In the event of inconsistent usages between this document and any documents so incorporated by reference, the usage in this document controls.

In this document, the terms “a” or “an” are used, as is common in patent documents, to include one or more than one, independent of any other instances or usages of “at least one” or “one or more.” In this document, the term “or” is used to refer to a nonexclusive or, such that “A or B” includes “A but not B,” “B but not A,” and “A and B,” unless otherwise indicated. In this document, the terms “including” and “in which” are used as the plain-English equivalents of the respective terms “comprising” and “wherein.” Also, in the following claims, the terms “including” and “comprising” are open-ended, that is, a system, device, article, composition, formulation, or process that includes elements in addition to those listed after such a term in a claim are still deemed to fall within the scope of that claim. Moreover, in the following claims, the terms “first,” “second,” and “third,” etc. are used merely as labels, and are not intended to impose numerical requirements on their objects.

Geometric terms, such as “parallel,” “perpendicular”, “round”, or “square”, are not intended to require absolute mathematical precision, unless the context indicates otherwise. Instead, such geometric terms allow for variations due to manufacturing or equivalent functions. For example, if an element is described as “round” or “generally round,” a component that is not precisely circular (e.g., one that is slightly oblong or is a many-sided polygon) is still encompassed by this description.

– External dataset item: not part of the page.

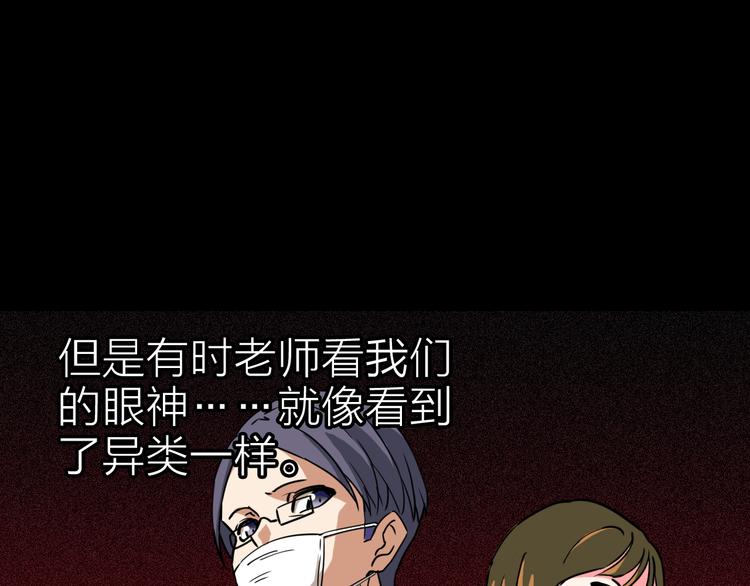 第5话 晓霞的回忆68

The above description is intended to be illustrative, and not restrictive. For example, the above-described aspects or examples (or one or more aspects thereof) may be used in combination with each other. Other embodiments can be used, such as by one of ordinary skill in the art upon reviewing the above description. The Abstract is provided to comply with 37 C.F.R. § 1.72(b), to allow the reader to quickly ascertain the nature of the technical disclosure. It is submitted with the understanding that it will not be used to interpret or limit the scope or meaning of the claims. Also, in the above Detailed Description, various features may be grouped together to streamline the disclosure. This should not be interpreted as intending that an unclaimed disclosed feature is essential to any claim. Rather, subject matter may lie in less than all features of a particular disclosed embodiment. Thus, the following claims are hereby incorporated into the Detailed Description as aspects, examples or embodiments, with each claim standing on its own as a separate embodiment, and it is contemplated that such embodiments can be combined with each other in various combinations or permutations. The scope of the disclosed concepts should be determined with reference to the appended claims, along with the full scope of equivalents to which such claims are entitled.